SEE ALSO: GOVERNMENTS SHUT DOWN THE INTERNET 200 TIMES IN 2019, ARTICLE REPORTS

Flying internet

This isn't the first time Loon is providing internet for hard-to-reach areas, although its history is more closely linked to helping people in disaster-struck regions. For instance, back in 2017, Loon launched its internet balloons in Puerto Rico following Hurricane Maria.

The Kenya project, however, is its first large-scale commercial deployment. 

So far, Loon's project in Kenya has provided 35,000 residents with internet "although most didn't realize it," as per Loon's CEO Alastair Westgarth.

As per Westgarth's blog entry on the subject, in Kenya Loon has achieved a downlink speed of 18.9 Mbps and an uplink speed of 4.74 Mbps, and that services such as email, voice and video calls, web browsing, WhatsApp, and YouTube views have all been tried and tested. 

These "flight vehicles," as the company calls them, hover 20km up in the air, analyzing the weather so as to know where to ride on stratospheric winds. They can operate up to 100 days in the air. 

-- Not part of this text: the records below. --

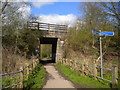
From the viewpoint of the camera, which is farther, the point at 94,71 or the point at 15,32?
Result: the point at 15,32

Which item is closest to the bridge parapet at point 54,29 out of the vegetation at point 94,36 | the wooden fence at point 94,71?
the vegetation at point 94,36

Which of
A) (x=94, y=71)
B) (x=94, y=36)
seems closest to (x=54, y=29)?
(x=94, y=36)

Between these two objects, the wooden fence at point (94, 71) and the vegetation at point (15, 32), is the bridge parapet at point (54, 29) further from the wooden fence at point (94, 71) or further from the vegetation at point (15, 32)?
the wooden fence at point (94, 71)

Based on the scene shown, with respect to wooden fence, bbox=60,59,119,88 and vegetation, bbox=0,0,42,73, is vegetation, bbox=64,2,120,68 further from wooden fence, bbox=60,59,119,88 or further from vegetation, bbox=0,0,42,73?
vegetation, bbox=0,0,42,73

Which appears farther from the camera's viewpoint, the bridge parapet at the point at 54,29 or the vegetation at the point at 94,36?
the bridge parapet at the point at 54,29

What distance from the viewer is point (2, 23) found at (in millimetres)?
12812

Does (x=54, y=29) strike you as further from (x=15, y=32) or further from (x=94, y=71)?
(x=94, y=71)

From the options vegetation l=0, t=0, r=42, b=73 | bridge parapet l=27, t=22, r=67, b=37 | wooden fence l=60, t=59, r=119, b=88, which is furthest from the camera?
bridge parapet l=27, t=22, r=67, b=37

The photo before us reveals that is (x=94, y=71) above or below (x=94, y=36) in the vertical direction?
below

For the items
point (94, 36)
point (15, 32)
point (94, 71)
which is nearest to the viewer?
point (94, 71)

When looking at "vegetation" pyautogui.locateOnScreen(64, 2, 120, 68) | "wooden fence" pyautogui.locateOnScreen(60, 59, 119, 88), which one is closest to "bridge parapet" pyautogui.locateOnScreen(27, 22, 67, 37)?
"vegetation" pyautogui.locateOnScreen(64, 2, 120, 68)

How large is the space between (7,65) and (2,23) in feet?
15.2

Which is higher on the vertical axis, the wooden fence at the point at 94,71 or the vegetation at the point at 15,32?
the vegetation at the point at 15,32

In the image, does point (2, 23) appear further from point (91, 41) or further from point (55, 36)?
point (91, 41)
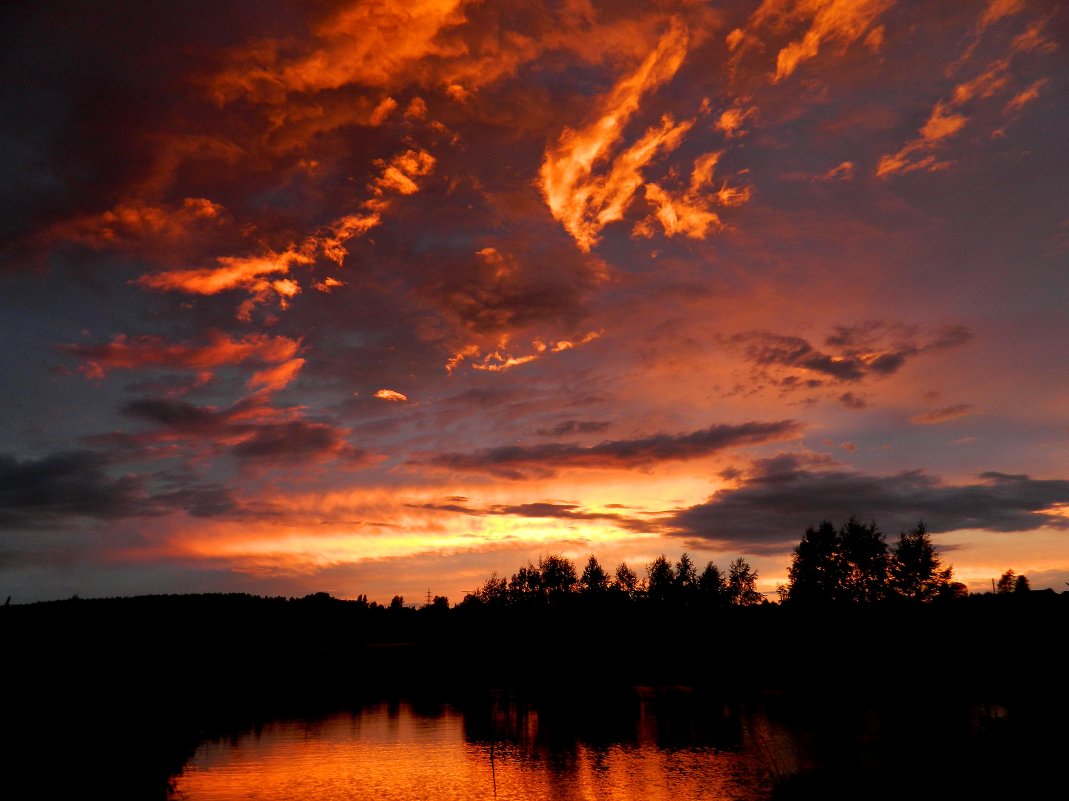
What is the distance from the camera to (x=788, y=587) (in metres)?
165

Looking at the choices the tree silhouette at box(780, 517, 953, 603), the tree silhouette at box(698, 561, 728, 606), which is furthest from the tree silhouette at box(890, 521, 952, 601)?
the tree silhouette at box(698, 561, 728, 606)

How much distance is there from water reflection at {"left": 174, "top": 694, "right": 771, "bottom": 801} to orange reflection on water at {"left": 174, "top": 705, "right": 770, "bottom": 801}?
10cm

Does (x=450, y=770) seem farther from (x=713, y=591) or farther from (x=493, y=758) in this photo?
(x=713, y=591)

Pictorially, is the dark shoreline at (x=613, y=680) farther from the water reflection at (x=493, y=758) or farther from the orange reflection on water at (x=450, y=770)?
the orange reflection on water at (x=450, y=770)

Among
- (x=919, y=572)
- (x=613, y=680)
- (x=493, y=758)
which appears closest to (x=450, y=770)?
(x=493, y=758)

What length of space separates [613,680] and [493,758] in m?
61.0

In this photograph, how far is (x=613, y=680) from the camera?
115312 millimetres

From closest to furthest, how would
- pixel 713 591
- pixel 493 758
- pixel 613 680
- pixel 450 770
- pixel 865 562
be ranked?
pixel 450 770
pixel 493 758
pixel 613 680
pixel 865 562
pixel 713 591

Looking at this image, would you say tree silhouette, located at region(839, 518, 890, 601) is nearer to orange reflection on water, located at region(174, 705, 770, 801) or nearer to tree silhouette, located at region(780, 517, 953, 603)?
tree silhouette, located at region(780, 517, 953, 603)

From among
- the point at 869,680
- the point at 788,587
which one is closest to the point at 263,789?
the point at 869,680

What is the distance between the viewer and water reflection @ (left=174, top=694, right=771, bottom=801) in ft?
157

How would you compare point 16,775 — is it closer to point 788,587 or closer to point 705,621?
point 705,621

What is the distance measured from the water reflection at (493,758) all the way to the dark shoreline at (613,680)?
330cm

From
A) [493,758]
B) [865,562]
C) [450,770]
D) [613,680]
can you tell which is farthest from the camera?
[865,562]
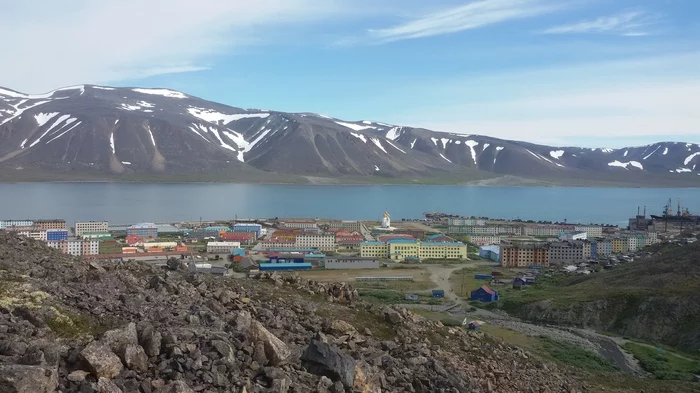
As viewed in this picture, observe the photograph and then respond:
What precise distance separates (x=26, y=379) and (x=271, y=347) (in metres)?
1.62

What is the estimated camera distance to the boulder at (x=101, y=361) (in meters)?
3.29

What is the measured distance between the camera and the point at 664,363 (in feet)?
40.9

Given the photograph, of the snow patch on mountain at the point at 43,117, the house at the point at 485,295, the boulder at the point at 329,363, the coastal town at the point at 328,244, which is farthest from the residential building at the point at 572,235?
the snow patch on mountain at the point at 43,117

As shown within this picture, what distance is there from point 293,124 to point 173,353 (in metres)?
157

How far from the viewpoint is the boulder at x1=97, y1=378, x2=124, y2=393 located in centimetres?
311

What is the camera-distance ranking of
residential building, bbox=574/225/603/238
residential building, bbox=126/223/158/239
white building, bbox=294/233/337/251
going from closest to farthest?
white building, bbox=294/233/337/251
residential building, bbox=126/223/158/239
residential building, bbox=574/225/603/238

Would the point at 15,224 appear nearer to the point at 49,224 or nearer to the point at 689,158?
the point at 49,224

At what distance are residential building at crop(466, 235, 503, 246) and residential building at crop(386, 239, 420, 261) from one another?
866 cm

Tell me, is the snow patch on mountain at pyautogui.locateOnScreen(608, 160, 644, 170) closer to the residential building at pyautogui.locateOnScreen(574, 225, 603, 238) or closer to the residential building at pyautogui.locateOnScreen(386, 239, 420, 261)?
the residential building at pyautogui.locateOnScreen(574, 225, 603, 238)

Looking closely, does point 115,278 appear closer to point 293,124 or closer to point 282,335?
point 282,335

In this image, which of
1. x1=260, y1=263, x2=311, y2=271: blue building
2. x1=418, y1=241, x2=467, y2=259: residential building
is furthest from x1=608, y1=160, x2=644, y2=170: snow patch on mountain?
x1=260, y1=263, x2=311, y2=271: blue building

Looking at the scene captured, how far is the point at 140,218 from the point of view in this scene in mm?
51156

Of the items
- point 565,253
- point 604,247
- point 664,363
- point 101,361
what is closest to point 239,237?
point 565,253

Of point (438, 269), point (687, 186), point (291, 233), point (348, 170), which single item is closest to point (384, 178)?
point (348, 170)
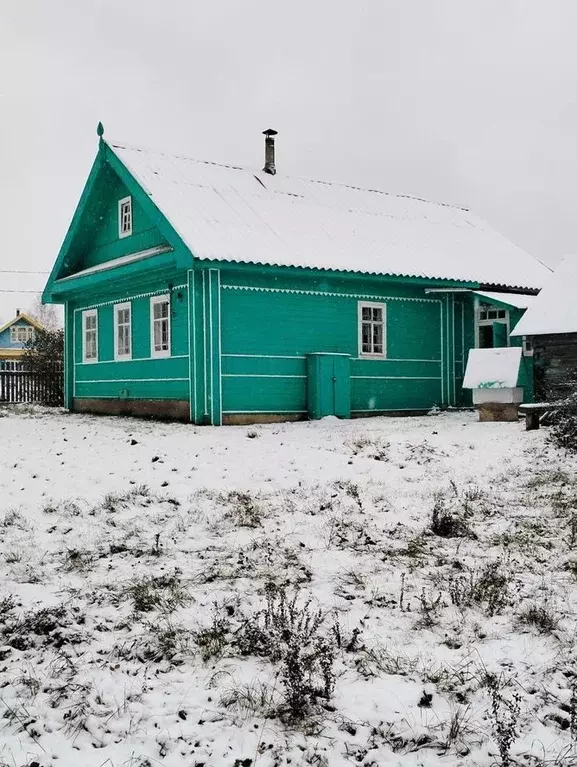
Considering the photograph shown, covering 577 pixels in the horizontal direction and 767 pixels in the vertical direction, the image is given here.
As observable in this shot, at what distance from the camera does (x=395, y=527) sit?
6.57m

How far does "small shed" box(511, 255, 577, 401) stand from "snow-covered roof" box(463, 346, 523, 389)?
451mm

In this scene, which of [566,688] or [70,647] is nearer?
[566,688]

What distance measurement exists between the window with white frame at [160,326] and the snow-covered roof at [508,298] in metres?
7.97

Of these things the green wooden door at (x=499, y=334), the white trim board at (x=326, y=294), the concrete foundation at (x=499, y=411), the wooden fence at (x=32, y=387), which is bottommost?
the concrete foundation at (x=499, y=411)

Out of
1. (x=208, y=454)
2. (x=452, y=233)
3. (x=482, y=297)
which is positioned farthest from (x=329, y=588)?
(x=452, y=233)

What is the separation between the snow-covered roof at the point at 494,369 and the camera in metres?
15.6

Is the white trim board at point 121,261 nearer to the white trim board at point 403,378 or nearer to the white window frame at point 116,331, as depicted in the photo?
the white window frame at point 116,331

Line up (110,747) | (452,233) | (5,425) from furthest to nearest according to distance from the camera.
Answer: (452,233)
(5,425)
(110,747)

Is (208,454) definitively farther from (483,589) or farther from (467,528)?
(483,589)

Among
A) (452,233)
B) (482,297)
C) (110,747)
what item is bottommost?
(110,747)

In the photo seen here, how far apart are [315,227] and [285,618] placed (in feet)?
53.7

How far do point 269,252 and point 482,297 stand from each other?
6.24 meters

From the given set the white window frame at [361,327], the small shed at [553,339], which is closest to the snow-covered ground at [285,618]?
the small shed at [553,339]

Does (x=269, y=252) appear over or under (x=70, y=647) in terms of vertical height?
over
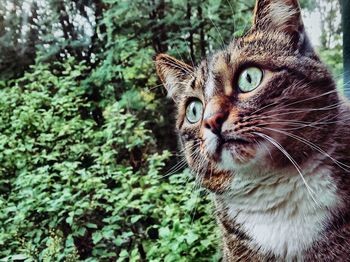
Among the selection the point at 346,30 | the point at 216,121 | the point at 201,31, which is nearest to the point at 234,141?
the point at 216,121

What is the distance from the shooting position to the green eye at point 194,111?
2.26 feet

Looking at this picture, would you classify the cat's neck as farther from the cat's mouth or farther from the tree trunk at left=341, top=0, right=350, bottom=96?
the tree trunk at left=341, top=0, right=350, bottom=96

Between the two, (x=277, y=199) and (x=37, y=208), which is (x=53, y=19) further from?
(x=277, y=199)

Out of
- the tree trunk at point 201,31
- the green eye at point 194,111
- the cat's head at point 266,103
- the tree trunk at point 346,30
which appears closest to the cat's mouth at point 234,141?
the cat's head at point 266,103

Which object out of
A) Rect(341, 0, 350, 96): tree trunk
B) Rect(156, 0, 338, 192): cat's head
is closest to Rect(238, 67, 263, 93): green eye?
Rect(156, 0, 338, 192): cat's head

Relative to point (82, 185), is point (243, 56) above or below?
above

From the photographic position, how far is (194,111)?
70 cm

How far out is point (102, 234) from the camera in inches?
44.8

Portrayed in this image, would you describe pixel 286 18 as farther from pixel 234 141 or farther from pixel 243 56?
pixel 234 141

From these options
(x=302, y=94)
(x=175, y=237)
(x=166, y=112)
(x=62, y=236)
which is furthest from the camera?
(x=166, y=112)

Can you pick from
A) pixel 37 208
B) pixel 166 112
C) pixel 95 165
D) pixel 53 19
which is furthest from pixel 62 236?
pixel 53 19

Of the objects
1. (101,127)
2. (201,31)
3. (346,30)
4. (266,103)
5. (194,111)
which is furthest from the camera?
(101,127)

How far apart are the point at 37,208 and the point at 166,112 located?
452mm

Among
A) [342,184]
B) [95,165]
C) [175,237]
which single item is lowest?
[175,237]
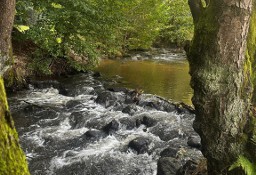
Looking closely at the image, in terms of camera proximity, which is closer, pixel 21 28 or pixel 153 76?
pixel 21 28

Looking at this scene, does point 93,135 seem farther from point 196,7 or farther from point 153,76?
point 153,76

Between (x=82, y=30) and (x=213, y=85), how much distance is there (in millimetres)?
8523

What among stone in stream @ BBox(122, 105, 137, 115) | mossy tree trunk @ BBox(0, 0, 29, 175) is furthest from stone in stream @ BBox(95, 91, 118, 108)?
mossy tree trunk @ BBox(0, 0, 29, 175)

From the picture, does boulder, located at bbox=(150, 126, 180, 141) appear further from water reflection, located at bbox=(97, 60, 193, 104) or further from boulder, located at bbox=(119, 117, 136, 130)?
water reflection, located at bbox=(97, 60, 193, 104)

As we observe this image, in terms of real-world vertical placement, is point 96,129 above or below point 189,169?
below

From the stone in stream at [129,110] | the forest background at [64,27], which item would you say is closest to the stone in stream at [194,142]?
the stone in stream at [129,110]

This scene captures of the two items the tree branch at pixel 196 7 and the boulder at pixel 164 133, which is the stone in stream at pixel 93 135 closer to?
the boulder at pixel 164 133

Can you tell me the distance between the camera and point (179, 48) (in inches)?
1375

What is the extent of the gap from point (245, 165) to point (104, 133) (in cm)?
538

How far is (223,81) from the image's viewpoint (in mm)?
→ 4094

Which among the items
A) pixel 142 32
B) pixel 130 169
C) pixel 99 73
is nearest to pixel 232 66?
pixel 130 169

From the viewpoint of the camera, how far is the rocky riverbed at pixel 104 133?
688cm

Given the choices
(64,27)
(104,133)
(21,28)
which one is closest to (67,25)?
(64,27)

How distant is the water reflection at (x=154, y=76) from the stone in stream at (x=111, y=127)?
15.1 ft
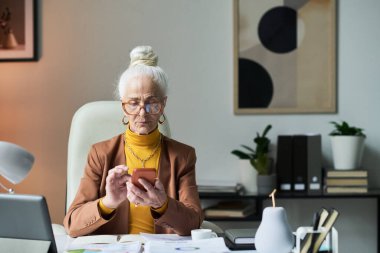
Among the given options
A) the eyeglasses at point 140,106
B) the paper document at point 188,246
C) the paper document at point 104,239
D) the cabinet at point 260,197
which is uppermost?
the eyeglasses at point 140,106

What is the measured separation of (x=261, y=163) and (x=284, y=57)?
25.4 inches

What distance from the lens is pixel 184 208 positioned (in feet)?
7.21

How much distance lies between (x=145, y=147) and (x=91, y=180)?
0.23 meters

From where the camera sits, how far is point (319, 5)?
3.78 metres

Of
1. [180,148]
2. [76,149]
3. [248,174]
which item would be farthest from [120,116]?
[248,174]

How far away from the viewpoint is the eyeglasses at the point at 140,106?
7.56 feet

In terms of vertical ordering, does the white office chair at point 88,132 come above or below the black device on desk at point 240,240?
above

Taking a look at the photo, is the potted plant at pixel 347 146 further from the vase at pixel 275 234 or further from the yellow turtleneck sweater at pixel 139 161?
the vase at pixel 275 234

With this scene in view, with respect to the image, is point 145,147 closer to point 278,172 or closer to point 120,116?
point 120,116

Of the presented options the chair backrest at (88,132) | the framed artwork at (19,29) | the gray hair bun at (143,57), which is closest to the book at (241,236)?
the gray hair bun at (143,57)

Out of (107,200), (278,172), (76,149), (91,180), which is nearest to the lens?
(107,200)

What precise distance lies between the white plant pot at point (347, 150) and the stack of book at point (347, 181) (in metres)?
0.05

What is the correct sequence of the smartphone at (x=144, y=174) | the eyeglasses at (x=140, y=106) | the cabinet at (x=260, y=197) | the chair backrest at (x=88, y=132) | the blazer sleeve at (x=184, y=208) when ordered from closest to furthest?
the smartphone at (x=144, y=174), the blazer sleeve at (x=184, y=208), the eyeglasses at (x=140, y=106), the chair backrest at (x=88, y=132), the cabinet at (x=260, y=197)

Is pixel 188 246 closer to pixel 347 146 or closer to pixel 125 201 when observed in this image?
pixel 125 201
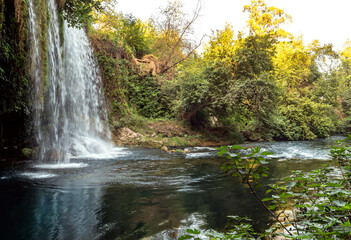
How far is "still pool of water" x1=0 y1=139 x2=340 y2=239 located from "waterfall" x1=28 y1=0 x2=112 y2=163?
2.10 metres

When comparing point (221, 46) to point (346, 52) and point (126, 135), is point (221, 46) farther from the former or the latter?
point (346, 52)

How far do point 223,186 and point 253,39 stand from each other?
36.6 ft

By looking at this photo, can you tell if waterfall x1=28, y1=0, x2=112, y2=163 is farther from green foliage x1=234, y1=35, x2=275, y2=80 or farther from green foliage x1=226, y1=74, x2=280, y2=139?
green foliage x1=234, y1=35, x2=275, y2=80

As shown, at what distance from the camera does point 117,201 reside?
3955 millimetres

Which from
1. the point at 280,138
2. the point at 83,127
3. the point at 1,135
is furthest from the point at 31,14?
the point at 280,138

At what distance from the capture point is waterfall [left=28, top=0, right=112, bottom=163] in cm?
792

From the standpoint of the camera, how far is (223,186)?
16.1 ft

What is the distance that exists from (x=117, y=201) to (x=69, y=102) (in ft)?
25.5

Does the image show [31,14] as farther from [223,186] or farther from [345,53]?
[345,53]

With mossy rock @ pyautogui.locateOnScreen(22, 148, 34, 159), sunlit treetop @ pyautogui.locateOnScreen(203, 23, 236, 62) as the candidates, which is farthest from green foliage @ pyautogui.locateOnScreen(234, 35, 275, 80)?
mossy rock @ pyautogui.locateOnScreen(22, 148, 34, 159)

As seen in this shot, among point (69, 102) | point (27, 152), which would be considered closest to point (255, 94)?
point (69, 102)

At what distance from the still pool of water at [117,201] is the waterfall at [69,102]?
2.10 metres

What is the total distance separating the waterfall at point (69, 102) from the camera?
7.92 m

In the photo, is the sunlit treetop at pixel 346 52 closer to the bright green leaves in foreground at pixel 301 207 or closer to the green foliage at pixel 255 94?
the green foliage at pixel 255 94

Loon explains that these balloons aren't meant to replace satellite internet or ground-based technology like cell towers, rather they are to offer a "third layer" of connectivity to simply help more people get online worldwide. 

The hope is to assist with education in rural parts of Kenya, medical assistance, and enabling farmers to know what weather to expect and thus to plan accordingly with their crops and pastures.